This Historic Day In Music: June 20,1937, The Vitagraph/Warner Brothers Exchange Building, 508 Park Avenue, Dallas, Texas

Even though it was a typically hot middle-of-June Texas afternoon and even though the “recording studio” was a third-floor room in a warehouse/office building in downtown Dallas, Robert Johnson had the most productive day of recording in his career.

Johnson cut seventeen sides during this, his fifth recording session for the American Record Corporation. Those seventeen sides included master discs of ten songs and a nearly-identical, alternate-take “safety” disc each of seven of those songs.

His second most productive session was his first: Monday, November 23, 1936 in San Antonio, Texas, when he cut thirteen sides and eight different songs. (See my archived post of November 23, 2010 for more details on that historic day.)

The songs he recorded 75 years ago today (in the order he recorded them) were: “Hell Hound On My Trail,” “Little Queen of Spades,” “Malted Milk,” “Drunken Hearted Man,” “Me and the Devil Blues,” “Stop Breakin’ Down Blues,” “Traveling Riverside Blues,” “Honeymoon Blues,” “Love In Vain Blues” and “Milkcow’s Calf Blues.”

Of these ten songs, many have become standards in the repertoire of countless acoustic Blues musicians and electric Blues/Rock bands including Eric Clapton, The Rolling Stones and Keb ‘Mo, to name a very few. “Hell Hound On My Trail” and “Love In Vain Blues” were given special significance when the Rock & Roll Hall of Fame selected them for their list of 500 Songs That Shaped Rock & Roll. 
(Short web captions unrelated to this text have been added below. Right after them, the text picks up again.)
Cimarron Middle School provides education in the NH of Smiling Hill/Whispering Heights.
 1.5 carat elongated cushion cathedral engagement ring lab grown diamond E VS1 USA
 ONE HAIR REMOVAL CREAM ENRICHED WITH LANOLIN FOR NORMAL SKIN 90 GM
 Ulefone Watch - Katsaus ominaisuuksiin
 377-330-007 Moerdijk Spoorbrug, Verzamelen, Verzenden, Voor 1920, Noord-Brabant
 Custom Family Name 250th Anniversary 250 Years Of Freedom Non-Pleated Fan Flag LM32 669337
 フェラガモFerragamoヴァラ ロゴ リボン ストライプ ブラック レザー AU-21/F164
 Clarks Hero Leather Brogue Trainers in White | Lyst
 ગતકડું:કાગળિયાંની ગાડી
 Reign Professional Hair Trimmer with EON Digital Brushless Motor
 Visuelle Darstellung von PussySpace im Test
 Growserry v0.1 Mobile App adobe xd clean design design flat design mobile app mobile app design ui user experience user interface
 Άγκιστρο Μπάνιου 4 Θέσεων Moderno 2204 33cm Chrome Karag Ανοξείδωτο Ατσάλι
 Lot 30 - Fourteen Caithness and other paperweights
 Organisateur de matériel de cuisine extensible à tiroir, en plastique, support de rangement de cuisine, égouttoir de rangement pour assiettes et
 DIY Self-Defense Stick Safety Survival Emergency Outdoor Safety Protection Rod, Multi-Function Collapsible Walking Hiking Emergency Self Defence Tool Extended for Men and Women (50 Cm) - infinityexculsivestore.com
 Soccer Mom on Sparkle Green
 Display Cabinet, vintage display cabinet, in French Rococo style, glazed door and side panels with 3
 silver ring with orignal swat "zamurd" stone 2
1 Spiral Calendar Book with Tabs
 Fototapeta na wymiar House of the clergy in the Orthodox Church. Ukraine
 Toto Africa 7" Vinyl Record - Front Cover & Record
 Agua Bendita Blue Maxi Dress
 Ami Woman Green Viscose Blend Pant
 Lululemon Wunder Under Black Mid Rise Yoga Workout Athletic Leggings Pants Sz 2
Here are those two songs. Please take a few minutes and listen to them both. (Got headphones?) These are the original 1937 recordings. Hearing is believing.

Robert Johnson’s recording session on June 20, 1937, in the Vitagraph/Warner Brothers Exchange Building, 508 Park Avenue, Dallas, Texas, was his last. He passed away under mysterious circumstances on August 16, 1938, near Greenwood, Mississippi.